Stored data entries
------------------------------------------------

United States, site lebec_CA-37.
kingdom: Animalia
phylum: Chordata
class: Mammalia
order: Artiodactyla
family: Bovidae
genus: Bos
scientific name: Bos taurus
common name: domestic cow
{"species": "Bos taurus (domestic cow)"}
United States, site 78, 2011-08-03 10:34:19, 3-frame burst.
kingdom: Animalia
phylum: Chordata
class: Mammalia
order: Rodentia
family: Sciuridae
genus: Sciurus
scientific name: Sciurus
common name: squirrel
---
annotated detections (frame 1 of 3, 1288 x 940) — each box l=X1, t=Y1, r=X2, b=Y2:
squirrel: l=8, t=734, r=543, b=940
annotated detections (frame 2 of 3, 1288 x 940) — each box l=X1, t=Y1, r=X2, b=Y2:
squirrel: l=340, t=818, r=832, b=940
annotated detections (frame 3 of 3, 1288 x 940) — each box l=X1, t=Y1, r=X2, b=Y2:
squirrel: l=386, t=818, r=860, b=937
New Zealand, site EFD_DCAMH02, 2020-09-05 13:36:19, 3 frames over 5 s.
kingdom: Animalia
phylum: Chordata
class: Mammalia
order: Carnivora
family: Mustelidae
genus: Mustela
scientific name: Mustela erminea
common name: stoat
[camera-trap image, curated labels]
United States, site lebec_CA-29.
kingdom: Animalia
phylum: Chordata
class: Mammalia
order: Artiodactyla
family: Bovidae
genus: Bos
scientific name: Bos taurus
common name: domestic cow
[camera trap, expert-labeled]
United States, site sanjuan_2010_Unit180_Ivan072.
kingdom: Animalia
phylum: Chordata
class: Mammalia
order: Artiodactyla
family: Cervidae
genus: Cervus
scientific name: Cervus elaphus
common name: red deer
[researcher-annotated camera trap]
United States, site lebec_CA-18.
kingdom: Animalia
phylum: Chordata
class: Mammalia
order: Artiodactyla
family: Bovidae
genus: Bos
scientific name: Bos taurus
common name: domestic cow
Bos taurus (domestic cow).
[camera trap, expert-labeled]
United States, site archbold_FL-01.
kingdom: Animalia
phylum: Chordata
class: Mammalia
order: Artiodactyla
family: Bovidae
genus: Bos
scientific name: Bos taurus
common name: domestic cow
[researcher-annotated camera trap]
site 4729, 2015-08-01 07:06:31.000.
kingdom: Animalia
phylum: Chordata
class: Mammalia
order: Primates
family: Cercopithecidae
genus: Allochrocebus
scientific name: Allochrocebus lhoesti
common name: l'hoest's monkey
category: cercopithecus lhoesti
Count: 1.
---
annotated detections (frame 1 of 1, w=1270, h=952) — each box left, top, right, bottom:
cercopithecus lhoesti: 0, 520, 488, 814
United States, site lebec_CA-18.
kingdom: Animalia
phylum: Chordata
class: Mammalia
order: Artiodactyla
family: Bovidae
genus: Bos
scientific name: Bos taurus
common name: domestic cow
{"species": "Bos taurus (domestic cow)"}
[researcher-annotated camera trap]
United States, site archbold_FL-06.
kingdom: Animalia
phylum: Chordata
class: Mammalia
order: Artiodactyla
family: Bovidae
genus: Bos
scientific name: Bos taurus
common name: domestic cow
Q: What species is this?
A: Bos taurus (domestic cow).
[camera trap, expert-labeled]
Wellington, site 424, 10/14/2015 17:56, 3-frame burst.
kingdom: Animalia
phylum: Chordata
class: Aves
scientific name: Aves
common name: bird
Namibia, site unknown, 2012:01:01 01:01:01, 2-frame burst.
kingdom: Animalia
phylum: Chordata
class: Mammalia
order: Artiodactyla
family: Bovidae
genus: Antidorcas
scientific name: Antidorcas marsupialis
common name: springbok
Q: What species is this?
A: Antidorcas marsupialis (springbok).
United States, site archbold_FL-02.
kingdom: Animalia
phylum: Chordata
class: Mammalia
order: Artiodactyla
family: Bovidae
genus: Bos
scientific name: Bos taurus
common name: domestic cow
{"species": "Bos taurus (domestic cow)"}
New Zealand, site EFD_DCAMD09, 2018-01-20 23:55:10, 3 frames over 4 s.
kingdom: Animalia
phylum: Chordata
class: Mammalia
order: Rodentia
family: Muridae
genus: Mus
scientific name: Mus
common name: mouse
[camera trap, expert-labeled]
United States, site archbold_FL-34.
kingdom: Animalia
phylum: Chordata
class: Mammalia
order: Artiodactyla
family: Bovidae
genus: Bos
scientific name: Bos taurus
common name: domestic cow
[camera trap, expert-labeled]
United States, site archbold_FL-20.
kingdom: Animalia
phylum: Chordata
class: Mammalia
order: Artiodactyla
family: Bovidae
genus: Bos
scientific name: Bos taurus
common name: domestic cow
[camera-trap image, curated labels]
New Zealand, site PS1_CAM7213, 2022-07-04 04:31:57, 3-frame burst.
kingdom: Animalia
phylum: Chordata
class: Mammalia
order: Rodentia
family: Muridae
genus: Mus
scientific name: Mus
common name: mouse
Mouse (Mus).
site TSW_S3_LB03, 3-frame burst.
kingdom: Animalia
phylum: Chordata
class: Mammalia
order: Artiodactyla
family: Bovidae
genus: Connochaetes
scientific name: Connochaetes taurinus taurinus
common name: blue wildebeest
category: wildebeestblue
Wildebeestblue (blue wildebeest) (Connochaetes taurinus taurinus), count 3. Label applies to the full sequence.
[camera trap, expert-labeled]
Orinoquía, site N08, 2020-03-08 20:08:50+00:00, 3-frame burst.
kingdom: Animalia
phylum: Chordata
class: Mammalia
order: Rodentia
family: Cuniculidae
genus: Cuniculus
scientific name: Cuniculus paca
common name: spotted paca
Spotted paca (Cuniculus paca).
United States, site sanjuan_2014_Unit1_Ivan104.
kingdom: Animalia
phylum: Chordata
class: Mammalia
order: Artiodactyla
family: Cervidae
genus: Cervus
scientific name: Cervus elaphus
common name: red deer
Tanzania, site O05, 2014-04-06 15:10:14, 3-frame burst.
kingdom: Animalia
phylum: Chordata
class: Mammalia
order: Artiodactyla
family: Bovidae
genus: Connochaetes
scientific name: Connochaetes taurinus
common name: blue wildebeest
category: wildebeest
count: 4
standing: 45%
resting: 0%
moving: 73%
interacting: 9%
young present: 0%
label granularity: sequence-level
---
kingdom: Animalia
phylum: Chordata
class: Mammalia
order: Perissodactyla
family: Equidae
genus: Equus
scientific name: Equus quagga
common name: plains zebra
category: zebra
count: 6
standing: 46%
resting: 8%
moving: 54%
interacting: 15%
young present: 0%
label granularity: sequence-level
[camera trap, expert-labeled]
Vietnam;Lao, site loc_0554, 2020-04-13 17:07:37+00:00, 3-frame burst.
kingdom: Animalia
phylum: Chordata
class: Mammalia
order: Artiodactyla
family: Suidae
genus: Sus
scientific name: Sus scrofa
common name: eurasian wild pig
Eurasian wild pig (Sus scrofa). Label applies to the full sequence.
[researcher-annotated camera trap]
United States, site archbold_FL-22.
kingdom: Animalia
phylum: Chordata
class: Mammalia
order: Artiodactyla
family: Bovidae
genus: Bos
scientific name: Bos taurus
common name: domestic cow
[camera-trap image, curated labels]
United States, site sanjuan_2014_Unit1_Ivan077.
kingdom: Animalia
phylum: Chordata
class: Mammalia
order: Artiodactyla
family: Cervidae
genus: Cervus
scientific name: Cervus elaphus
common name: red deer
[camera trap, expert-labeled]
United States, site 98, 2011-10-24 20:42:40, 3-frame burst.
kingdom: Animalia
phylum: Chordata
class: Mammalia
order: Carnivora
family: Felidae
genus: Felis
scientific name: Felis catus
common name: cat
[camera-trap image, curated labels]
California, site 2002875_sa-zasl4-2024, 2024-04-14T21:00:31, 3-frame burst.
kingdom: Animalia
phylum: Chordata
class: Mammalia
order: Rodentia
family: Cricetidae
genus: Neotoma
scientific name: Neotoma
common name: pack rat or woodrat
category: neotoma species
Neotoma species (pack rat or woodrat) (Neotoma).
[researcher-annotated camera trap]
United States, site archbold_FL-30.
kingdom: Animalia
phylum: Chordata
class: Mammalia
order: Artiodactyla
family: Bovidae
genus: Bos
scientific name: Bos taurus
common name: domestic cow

------------------------------------------------

Exercise description. The required output is each line of the entries that contains the word "over".

Solution to this exercise.
New Zealand, site EFD_DCAMH02, 2020-09-05 13:36:19, 3 frames over 5 s.
New Zealand, site EFD_DCAMD09, 2018-01-20 23:55:10, 3 frames over 4 s.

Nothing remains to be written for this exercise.